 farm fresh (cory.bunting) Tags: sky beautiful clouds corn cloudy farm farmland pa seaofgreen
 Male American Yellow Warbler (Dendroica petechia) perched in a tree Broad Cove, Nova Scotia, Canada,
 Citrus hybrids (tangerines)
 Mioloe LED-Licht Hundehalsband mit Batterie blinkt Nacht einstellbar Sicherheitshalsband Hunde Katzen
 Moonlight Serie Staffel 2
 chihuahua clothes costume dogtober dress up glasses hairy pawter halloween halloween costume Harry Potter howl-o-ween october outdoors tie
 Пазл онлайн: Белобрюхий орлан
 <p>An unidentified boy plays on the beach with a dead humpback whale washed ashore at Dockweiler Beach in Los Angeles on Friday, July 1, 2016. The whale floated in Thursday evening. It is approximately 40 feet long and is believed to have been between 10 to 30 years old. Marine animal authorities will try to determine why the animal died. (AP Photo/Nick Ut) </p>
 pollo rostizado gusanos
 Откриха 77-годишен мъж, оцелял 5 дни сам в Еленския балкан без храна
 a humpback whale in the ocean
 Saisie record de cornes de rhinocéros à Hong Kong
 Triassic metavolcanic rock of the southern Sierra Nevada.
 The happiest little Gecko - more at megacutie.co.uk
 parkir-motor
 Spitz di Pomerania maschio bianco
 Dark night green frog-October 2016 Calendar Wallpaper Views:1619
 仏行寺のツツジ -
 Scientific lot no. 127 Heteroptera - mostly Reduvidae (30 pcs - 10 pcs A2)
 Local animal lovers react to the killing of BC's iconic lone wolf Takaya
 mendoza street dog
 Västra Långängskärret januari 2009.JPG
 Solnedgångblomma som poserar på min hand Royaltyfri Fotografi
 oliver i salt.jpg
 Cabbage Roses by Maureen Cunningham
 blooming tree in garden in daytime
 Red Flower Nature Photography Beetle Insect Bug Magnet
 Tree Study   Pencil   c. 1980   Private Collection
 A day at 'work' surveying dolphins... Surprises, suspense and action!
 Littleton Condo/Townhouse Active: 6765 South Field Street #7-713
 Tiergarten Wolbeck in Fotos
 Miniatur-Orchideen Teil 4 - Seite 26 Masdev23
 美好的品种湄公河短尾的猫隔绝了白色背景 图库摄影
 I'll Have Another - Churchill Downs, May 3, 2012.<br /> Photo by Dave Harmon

**Exercise goal**
Please write the full listing out again, exactly.

**Solution to this problem**
 farm fresh (cory.bunting) Tags: sky beautiful clouds corn cloudy farm farmland pa seaofgreen
 Male American Yellow Warbler (Dendroica petechia) perched in a tree Broad Cove, Nova Scotia, Canada,
 Citrus hybrids (tangerines)
 Mioloe LED-Licht Hundehalsband mit Batterie blinkt Nacht einstellbar Sicherheitshalsband Hunde Katzen
 Moonlight Serie Staffel 2
 chihuahua clothes costume dogtober dress up glasses hairy pawter halloween halloween costume Harry Potter howl-o-ween october outdoors tie
 Пазл онлайн: Белобрюхий орлан
 <p>An unidentified boy plays on the beach with a dead humpback whale washed ashore at Dockweiler Beach in Los Angeles on Friday, July 1, 2016. The whale floated in Thursday evening. It is approximately 40 feet long and is believed to have been between 10 to 30 years old. Marine animal authorities will try to determine why the animal died. (AP Photo/Nick Ut) </p>
 pollo rostizado gusanos
 Откриха 77-годишен мъж, оцелял 5 дни сам в Еленския балкан без храна
 a humpback whale in the ocean
 Saisie record de cornes de rhinocéros à Hong Kong
 Triassic metavolcanic rock of the southern Sierra Nevada.
 The happiest little Gecko - more at megacutie.co.uk
 parkir-motor
 Spitz di Pomerania maschio bianco
 Dark night green frog-October 2016 Calendar Wallpaper Views:1619
 仏行寺のツツジ -
 Scientific lot no. 127 Heteroptera - mostly Reduvidae (30 pcs - 10 pcs A2)
 Local animal lovers react to the killing of BC's iconic lone wolf Takaya
 mendoza street dog
 Västra Långängskärret januari 2009.JPG
 Solnedgångblomma som poserar på min hand Royaltyfri Fotografi
 oliver i salt.jpg
 Cabbage Roses by Maureen Cunningham
 blooming tree in garden in daytime
 Red Flower Nature Photography Beetle Insect Bug Magnet
 Tree Study   Pencil   c. 1980   Private Collection
 A day at 'work' surveying dolphins... Surprises, suspense and action!
 Littleton Condo/Townhouse Active: 6765 South Field Street #7-713
 Tiergarten Wolbeck in Fotos
 Miniatur-Orchideen Teil 4 - Seite 26 Masdev23
 美好的品种湄公河短尾的猫隔绝了白色背景 图库摄影
 I'll Have Another - Churchill Downs, May 3, 2012.<br /> Photo by Dave Harmon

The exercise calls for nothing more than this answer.